MILWAUKEE, Wis. — A millennial fan of the hit RPG Clair Obscur: Expedition 33 is eagerly anticipating the upcoming date when she will dissolve into ash and rose petals and utterly cease to exist, sources confirm.
“It’s only a few more months, now,” said Danielle Preston, 32, as she smiled at her calendar. “All these years of toil and strain will burn away and be forgotten. I’m exhausted from seeing things how they are, rather than how I want them to be. I know where my life is going. There’s no secret, happy ending to unlock. It’s all so bleak. If there’s an afterlife, then I’ll see everyone after death. But honestly, I hope there’s not. I’d probably just annoy everybody.”
Preston’s mother, Sandra, said she was concerned by her daughter’s new obsession, but not surprised.
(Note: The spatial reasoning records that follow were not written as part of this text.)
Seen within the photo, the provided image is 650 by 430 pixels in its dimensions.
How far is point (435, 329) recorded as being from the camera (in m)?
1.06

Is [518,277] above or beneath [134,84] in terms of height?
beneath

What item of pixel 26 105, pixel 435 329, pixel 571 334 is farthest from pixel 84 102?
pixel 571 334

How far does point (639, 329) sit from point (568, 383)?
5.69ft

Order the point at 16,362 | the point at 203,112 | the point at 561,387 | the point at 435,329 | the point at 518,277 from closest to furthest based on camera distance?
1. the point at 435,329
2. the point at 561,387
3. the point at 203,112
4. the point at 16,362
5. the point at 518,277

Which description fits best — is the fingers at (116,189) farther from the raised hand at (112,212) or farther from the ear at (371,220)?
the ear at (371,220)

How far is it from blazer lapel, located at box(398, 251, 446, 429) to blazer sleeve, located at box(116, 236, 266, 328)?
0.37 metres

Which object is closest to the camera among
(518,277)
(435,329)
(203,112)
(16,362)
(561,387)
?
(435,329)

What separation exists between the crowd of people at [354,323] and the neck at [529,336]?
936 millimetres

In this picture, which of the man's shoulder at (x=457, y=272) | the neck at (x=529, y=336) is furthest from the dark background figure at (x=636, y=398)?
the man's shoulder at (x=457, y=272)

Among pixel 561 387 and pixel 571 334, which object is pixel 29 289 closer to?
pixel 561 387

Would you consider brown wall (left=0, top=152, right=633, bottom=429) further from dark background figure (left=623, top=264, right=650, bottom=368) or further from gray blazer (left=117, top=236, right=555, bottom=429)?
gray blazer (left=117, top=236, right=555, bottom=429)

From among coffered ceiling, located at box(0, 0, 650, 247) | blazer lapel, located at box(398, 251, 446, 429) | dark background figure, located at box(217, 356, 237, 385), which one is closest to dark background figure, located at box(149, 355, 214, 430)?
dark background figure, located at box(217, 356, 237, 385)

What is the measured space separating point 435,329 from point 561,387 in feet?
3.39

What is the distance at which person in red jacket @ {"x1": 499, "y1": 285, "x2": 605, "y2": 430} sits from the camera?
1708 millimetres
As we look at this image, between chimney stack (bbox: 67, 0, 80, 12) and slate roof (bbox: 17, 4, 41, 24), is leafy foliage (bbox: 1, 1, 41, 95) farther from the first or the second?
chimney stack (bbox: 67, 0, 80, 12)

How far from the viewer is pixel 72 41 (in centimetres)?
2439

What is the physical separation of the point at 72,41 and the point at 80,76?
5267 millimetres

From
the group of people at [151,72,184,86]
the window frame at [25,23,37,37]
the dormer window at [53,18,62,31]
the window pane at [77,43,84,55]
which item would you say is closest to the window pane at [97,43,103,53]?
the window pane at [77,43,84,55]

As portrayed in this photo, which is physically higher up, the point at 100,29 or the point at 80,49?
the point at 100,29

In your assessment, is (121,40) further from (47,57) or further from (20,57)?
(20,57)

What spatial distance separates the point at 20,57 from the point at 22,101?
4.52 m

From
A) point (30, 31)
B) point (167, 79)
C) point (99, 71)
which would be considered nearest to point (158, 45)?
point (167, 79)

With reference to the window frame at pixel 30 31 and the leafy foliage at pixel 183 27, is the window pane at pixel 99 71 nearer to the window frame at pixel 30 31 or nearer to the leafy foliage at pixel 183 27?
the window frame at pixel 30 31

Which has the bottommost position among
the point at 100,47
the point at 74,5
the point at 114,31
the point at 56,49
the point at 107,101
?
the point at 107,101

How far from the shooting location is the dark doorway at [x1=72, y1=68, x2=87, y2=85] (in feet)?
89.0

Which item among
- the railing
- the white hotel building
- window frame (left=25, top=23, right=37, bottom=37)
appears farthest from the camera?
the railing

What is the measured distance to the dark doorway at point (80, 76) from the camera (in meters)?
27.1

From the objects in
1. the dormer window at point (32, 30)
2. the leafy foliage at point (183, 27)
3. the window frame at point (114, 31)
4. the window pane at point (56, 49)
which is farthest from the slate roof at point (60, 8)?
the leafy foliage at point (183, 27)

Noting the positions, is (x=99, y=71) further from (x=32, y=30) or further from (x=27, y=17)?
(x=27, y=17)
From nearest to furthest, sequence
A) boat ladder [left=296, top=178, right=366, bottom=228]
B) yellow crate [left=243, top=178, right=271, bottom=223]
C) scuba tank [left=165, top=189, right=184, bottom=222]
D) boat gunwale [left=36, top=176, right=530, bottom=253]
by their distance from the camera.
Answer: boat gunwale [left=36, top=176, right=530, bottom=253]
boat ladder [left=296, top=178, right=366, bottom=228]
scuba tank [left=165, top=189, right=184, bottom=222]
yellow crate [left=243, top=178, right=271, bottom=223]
“She’s always been like this,” said the elder Preston as she flipped through a photo album. “When she was very young, she was sure the Power Rangers were going to ask her to join them. Then she spent her adolescence waiting on her letter from Hogwarts. I try not to think about the years she was certain that a vampire and werewolf were going to fight for her affection, but at least that was still on the optimistic side. I can’t imagine why she’s so eager to die, now.”
Aiden Renaud, an expert on the media that millennials have consumed throughout their lives, said that Preston’s experience is shockingly common.
“This is a generation that cannot separate itself from its favorite fiction,” said Renaud, who said the FunkoPop figures adorning his office were purely for research purposes. “They believe they are Jedi. They think Professor Oak is going to give them a Pokemon. They swear that Steven Universe is their friend. Combine that with the dearth of economic opportunity this generation is facing, and it’s no surprise that a property like Clair Obscur would create a pseudo-death cult. In fact, I’d say it was an inevitability.”
At press time, Preston was spending what she believed were her final days on earth collecting rare swimwear.